The Canada Divorce Act outlines that a breakdown of the marriage is established when one of the following grounds occurs:
One year separation
More than 90% of legal separation cases in Alberta are filed based on the ground of “living separate and apart for a period of at one least year”.In some households, parties decide to continue to live together in spite of the separation. Their decision could be based on many factors, including their financial situation, caring for their children, and their work schedules. This is mostly true for shift workers who have young children. Even when the two parties have agreed to the separation and divorce, they decide to both stay living in the matrimonial home so one cares for the children while the other parent is at work.
In Alberta, parties to a divorce action are not required to provide physical evidence that they are living separate and apart. The separation date is simply documented in the applicant’s Affidavit, which is regarded as written evidence. A party to a divorce action can regard himself “separated” when he stops believing that he is living a “marital life” with his partner. This may materialize into the couple no longer having an intimate relationship, stopping to carry on traditional tasks, and simply feeling distant and independent from one another. Because the separation date in a case like this is not marked by a physical change in residence, some parties disagree on the date of separation. That in itself could turn a smooth divorce into a contested one.
Even though many feel that this one-year pause to file for divorce in Alberta is a long and futile time to wait, there is in fact value in it. This one year gives people the chance to think things through and to practice living independent of the other party. It can be regarded as a “sneak peek” into how financials and the parenting of the children may look like post-divorce. It also gives people a chance to research their divorce processing options and choosing the right professional to help them through the transition.

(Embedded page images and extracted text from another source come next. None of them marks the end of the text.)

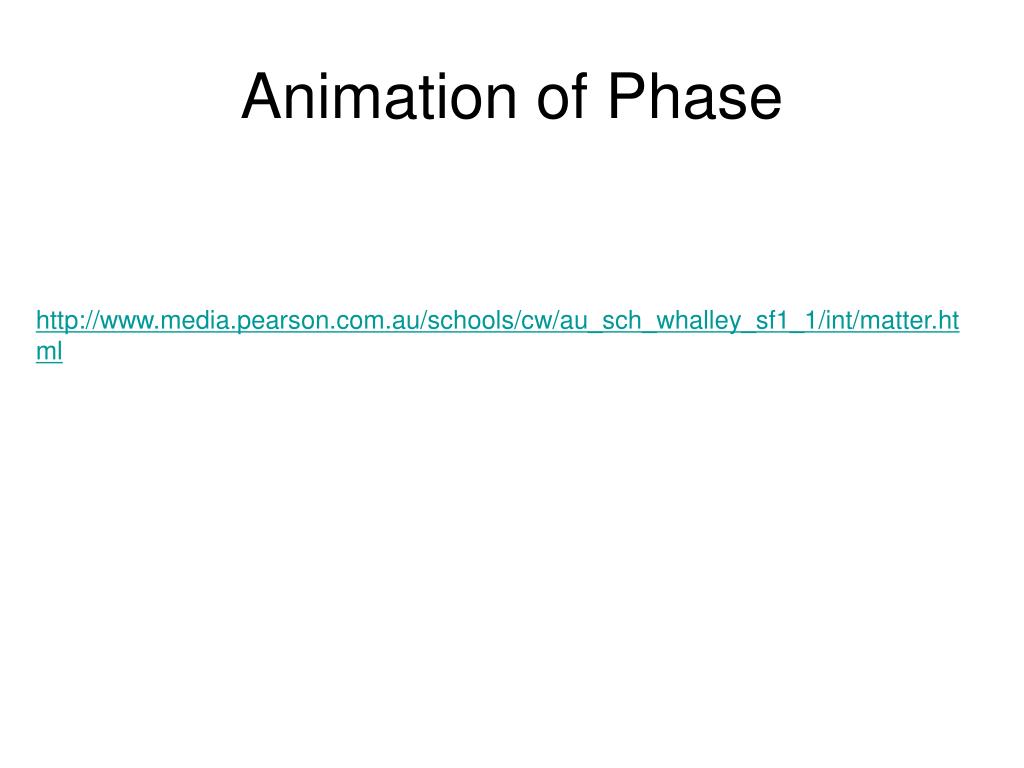 Animation of Phase

http://www.media.pearson.com.au/schools/cw/au_sch_whalley_sf1_1/int/matter.html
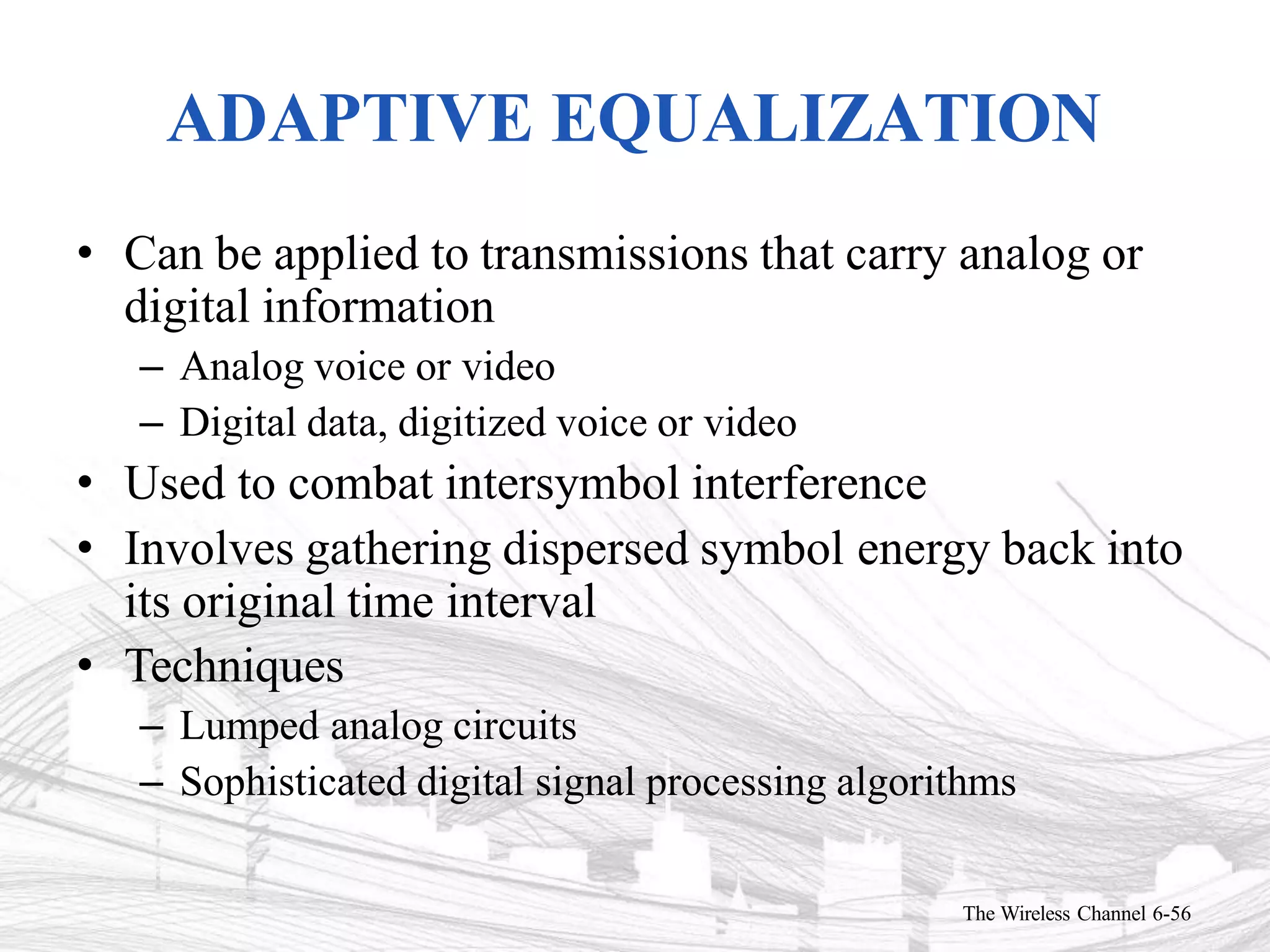 ADAPTIVE EQUALIZATION

• Can be applied to transmissions that carry analog or digital information
  – Analog voice or video
  – Digital data, digitized voice or video
• Used to combat intersymbol interference
• Involves gathering dispersed symbol energy back into its original time interval
• Techniques
  – Lumped analog circuits
  – Sophisticated digital signal processing algorithms

The Wireless Channel 6-56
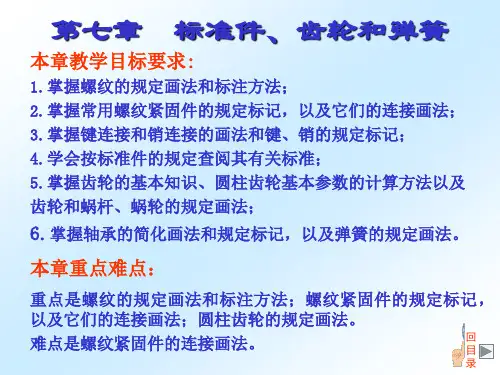 第七章　标准件、齿轮和弹簧

本章教学目标要求：

1. 掌握螺纹的规定画法和标注方法；

2. 掌握常用螺纹紧固件的规定标记，以及它们的连接画法；

3. 掌握键连接和销连接的画法和键、销的规定标记；

4. 学会按标准件的规定查阅其有关标准；

5. 掌握齿轮的基本知识、圆柱齿轮基本参数的计算方法以及齿轮和蜗杆、蜗轮的规定画法；

6. 掌握轴承的简化画法和规定标记，以及弹簧的规定画法。

本章重点难点：

重点是螺纹的规定画法和标注方法；螺纹紧固件的规定标记，以及它们的连接画法；圆柱齿轮的规定画法。

难点是螺纹紧固件的连接画法。

回目录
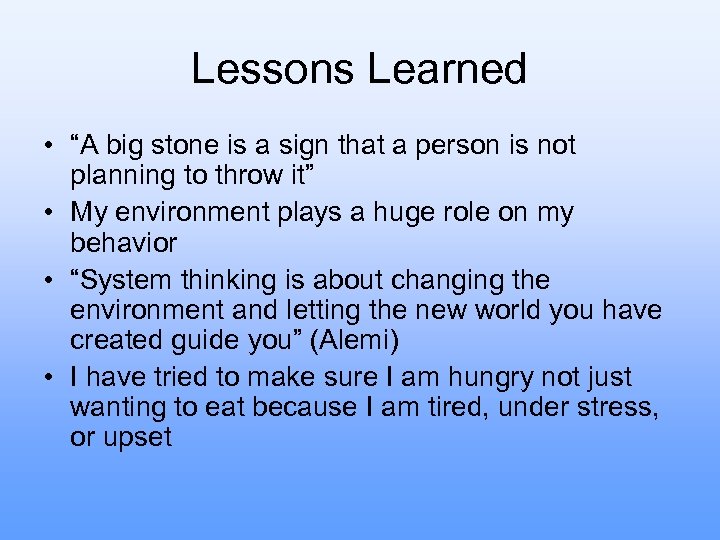 Lessons Learned

• “A big stone is a sign that a person is not planning to throw it”
• My environment plays a huge role on my behavior
• “System thinking is about changing the environment and letting the new world you have created guide you” (Alemi)
• I have tried to make sure I am hungry not just wanting to eat because I am tired, under stress, or upset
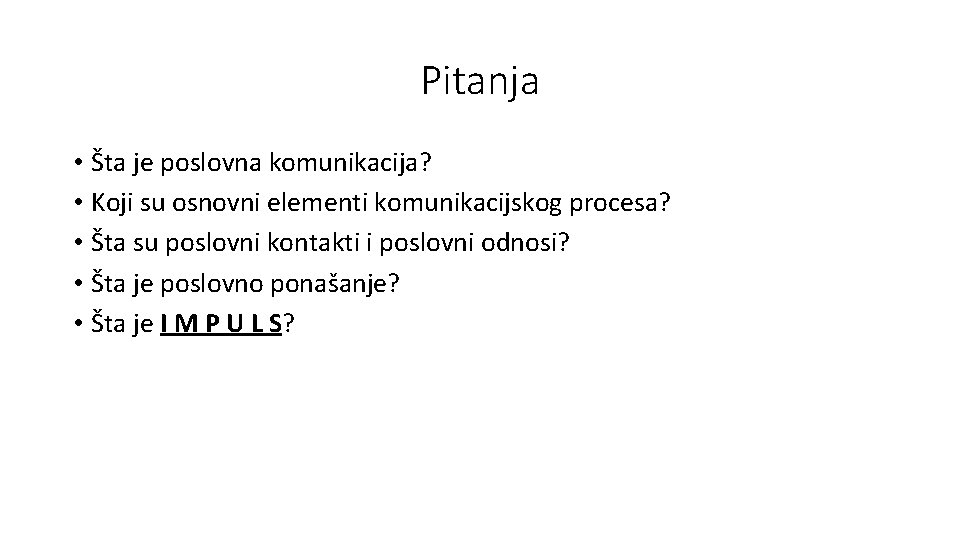 Pitanja

• Šta je poslovna komunikacija?
• Koji su osnovni elementi komunikacijskog procesa?
• Šta su poslovni kontakti i poslovni odnosi?
• Šta je poslovno ponašanje?
• Šta je I M P U L S?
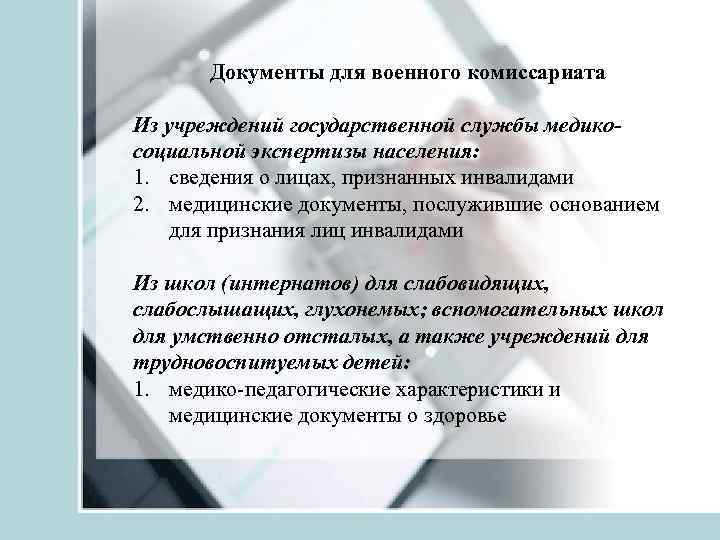 Документы для военного комиссариата

Из учреждений государственной службы медико-социальной экспертизы населения:
1. сведения о лицах, признанных инвалидами
2. медицинские документы, послужившие основанием для признания лиц инвалидами

Из школ (интернатов) для слабовидящих, слабослышащих, глухонемых; вспомогательных школ для умственно отсталых, а также учреждений для трудновоспитуемых детей:
1. медико-педагогические характеристики и медицинские документы о здоровье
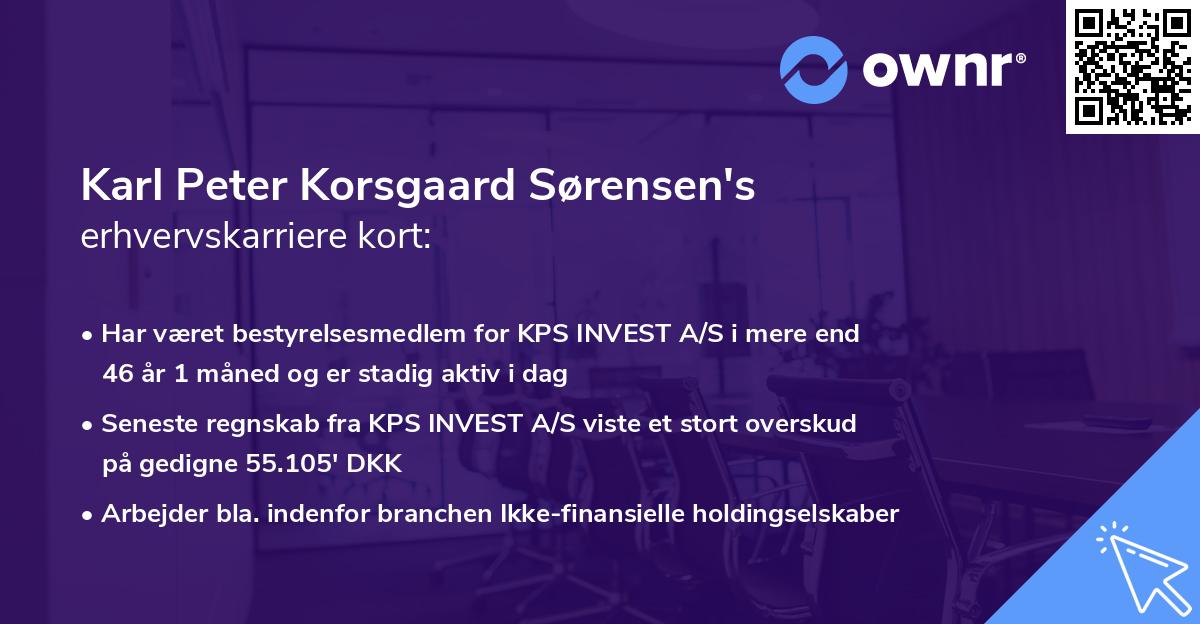 ownr®

Karl Peter Korsgaard Sørensen's erhvervskarriere kort:

• Har været bestyrelsesmedlem for KPS INVEST A/S i mere end 46 år 1 måned og er stadig aktiv i dag

• Seneste regnskab fra KPS INVEST A/S viste et stort overskud på gedigne 55.105' DKK

• Arbejder bla. indenfor branchen Ikke-finansielle holdingselskaber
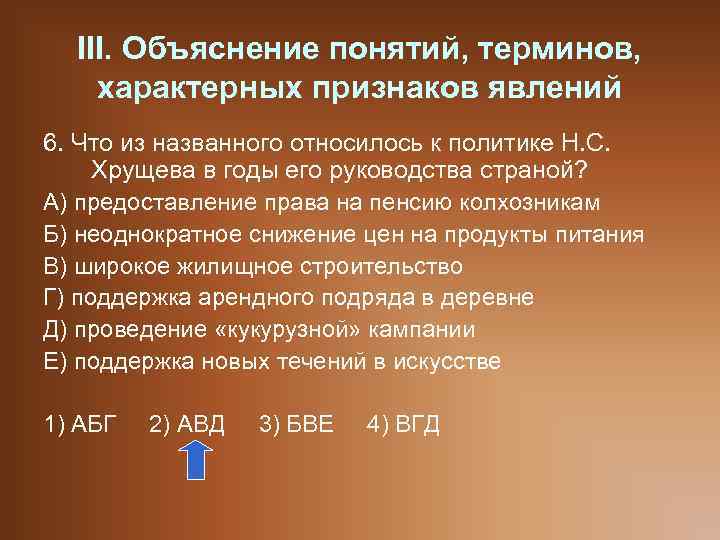 III. Объяснение понятий, терминов, характерных признаков явлений

6. Что из названного относилось к политике Н.С. Хрущева в годы его руководства страной?

А) предоставление права на пенсию колхозникам

Б) неоднократное снижение цен на продукты питания

В) широкое жилищное строительство

Г) поддержка арендного подряда в деревне

Д) проведение «кукурузной» кампании

Е) поддержка новых течений в искусстве

1) АБГ 2) АВД 3) БВЕ 4) ВГД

Quite honestly, adultery happens much more often than it is claimed in the divorce documents. There are many reasons why people don’t choose this ground for filing a divorce in Alberta. One obvious reason, of course, is privacy. In many Canadian jurisdictions, family and divorce files are public records. Anyone can request to view and copy documents from a file, including Claims and Affidavits. Another reason for Albertans specifically to not choose “adultery” as their ground for getting a divorce in Alberta is that there is a legal requirement for the defendant (the person alleged to have committed adultery) to swear an Affidavit admitting to it. It is a requirement that this Affidavit includes the time and place of the adultery. Not many people are willing to do that! So the person filing is often left with the option of waiting the one year and filing based on the ground of living separate and apart for one year as opposed to Adultery.
Physical or mental cruelty
If people find adultery to be best kept private, then being inflicted by physical and mental cruelty is ten folds that. There are so many women who choose to suffer in silence and not share the horrors of the mental and physical abuse they lived. Many of them are afraid of what their former partners would do if they find out that they are sharing the details of their abuse as a public record. The courts, on the other hand, require extensive evidence to allow a party to proceed on this ground for divorce in Alberta.
Ground #1 is not required to be established if Ground #2 or #3 occur and are proven. In other words, parties to a divorce action who are able to prove Adultery or Physical or Mental Cruelty do not need to wait for one year to file for divorce. They can file for it immediately.
One last note; many people believe that if they are successful at proving adultery, or mental and physical cruelty, they are automatically entitled to more money. This is simply untrue. The ground for divorce in Alberta has nothing to do with the payment of spousal support or the division of matrimonial assets.
To bring it all together, grounds for divorce in Alberta, and the rest of Canada are three; living separate and apart for at least one year, adultery, and mental or physical cruelty. The separation date is one of the first elements of the divorce that parties should determine, as it dictates when they can file for divorce.